C2K: Acquiring Knowledge from Categories Using Semantic Associations

Tracking #: 1549-2761

Authors: 
Ji-Seong Kim
Dong-Ho Choi
Key-Sun Choi

Responsible editor: 
Guest Editors ML4KBG 2016

Submission type: 
Full Paper
Abstract: 
There are several RDF (Resource Description Framework) knowledge bases that store community-generated categories of entities and conceptual or factual information about entities. These two types of information may have strong associations; for example, entities categorized in "People from Korea" (categorial information) have a high probability of being a person (conceptual information) and being born in Korea (factual information). This kind of associations can be used for extracting new conceptual or factual information about entities. In this paper, we propose a prediction system that predicts new conceptual or factual information from categories of entities. First, the proposed system uses a novel association rule mining (ARM) approach that effectively mines rules encoding associations between categories of entities and conceptual or factual information about entities contained in existing RDF knowledge bases. Our extensive experiments show that our novel ARM approach outperforms the state-of-the-art ARM approach in terms of the prediction quality and coverage of these kind of associations. Second, the proposed system ranks and groups the mined rules based on their predictability by our novel semantic confidence measure calculated with a semantic resource such as WordNet. The experiments show that our novel confidence measure outperforms the standard confidence measure frequently used in the traditional ARM field in terms of discriminating the predictability of mined rules. Last, the proposed prediction system selects only rules of predictability from ranked and grouped rules, and then uses them to predict accurate new information from categories of entities. The experiments show that the results of the proposed prediction system are fairly comparable to that of the state-of-the-art prediction system in terms of the accuracy of prediction while overwhelming the coverage of prediction.
Full PDF Version: 
Tags: 
Reviewed

Decision/Status: 
Major Revision

Solicited Reviews:
Click to Expand/Collapse
Review #1
By Simon Razniewski submitted on 25/Jan/2017
Suggestion:
Major Revision
Review Comment:

This paper discusses the problem of learning rules to predict KB facts from Wikipedia categories.

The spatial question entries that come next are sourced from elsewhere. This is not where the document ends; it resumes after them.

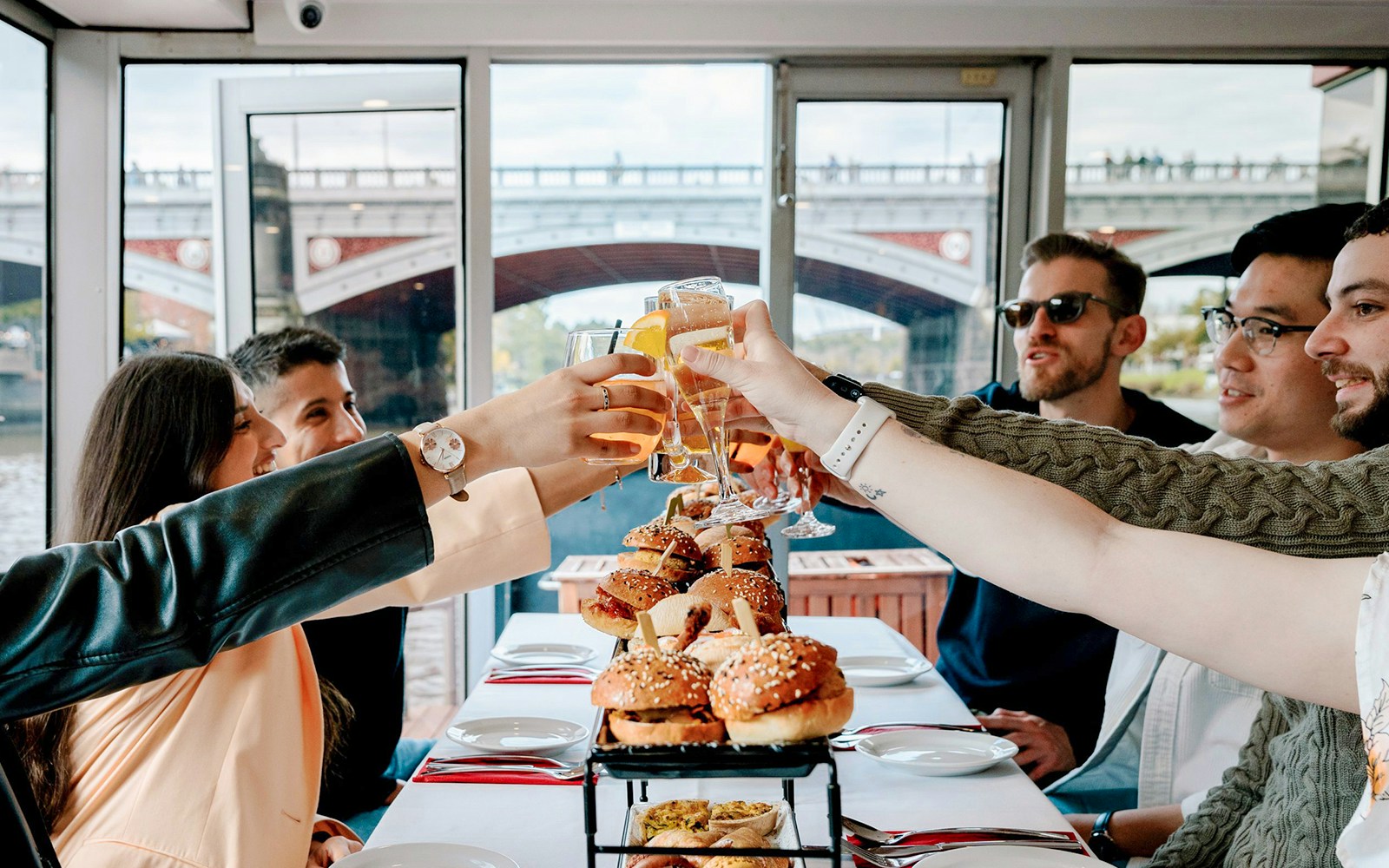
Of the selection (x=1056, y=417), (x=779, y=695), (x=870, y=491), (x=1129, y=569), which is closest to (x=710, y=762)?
(x=779, y=695)

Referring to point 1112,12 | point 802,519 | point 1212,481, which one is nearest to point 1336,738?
point 1212,481

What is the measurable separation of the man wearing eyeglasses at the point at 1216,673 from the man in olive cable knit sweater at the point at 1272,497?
0.44 meters

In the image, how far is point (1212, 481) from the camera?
1.46 meters

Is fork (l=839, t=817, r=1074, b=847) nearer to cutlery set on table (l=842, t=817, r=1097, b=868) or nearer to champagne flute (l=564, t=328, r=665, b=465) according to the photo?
cutlery set on table (l=842, t=817, r=1097, b=868)

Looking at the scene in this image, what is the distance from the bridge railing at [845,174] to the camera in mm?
4445

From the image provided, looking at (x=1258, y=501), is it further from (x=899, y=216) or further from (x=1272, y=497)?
(x=899, y=216)

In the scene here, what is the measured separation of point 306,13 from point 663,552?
323 cm

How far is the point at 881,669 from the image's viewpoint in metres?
2.52

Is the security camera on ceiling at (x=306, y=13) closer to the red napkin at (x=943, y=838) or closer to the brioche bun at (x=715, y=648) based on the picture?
the brioche bun at (x=715, y=648)

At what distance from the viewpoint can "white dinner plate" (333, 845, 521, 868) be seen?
135cm

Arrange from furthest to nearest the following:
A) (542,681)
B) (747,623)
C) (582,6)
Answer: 1. (582,6)
2. (542,681)
3. (747,623)

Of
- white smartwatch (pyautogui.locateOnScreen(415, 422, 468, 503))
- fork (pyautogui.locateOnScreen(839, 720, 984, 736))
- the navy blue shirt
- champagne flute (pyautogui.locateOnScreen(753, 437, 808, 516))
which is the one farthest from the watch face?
the navy blue shirt

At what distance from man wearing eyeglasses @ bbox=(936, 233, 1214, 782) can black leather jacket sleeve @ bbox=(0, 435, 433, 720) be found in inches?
81.5

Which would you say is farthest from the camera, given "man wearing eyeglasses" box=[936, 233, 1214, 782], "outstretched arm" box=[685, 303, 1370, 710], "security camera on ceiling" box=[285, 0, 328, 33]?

There are two main parts, the first concerns the learning of (possibly parameterized) category-to-fact rules (called C2K rules), the second concerns the grouping and ranking of these rules.

In my view, the first part contains a novel and very valuable contribution, which has potential to significantly extend the scope of existing knowledge bases. However, the presentation of the paper shows weaknesses, and I particularly fail to understand large portions of the second part. As also the experiments do not sufficiently highlight the advantages of the presented approach, I recommend that this paper undergoes a major revision.

For the revision, I would concretely recommend to:
- Completely rewrite Sections 5.4 and 5.5, motivating and explaining the idea of nontrivial grouping of rules, and explaining why sampling rules suffices when aiming to select rules with good predictability
- Relate the proposed new rule scoring metric to previous metrics
- Explain the annotation scheme in the experimental section, and add numbers that mention total new facts, and total new facts wrt. YAGO relations
- Significantly improve the writing in terms of presentation.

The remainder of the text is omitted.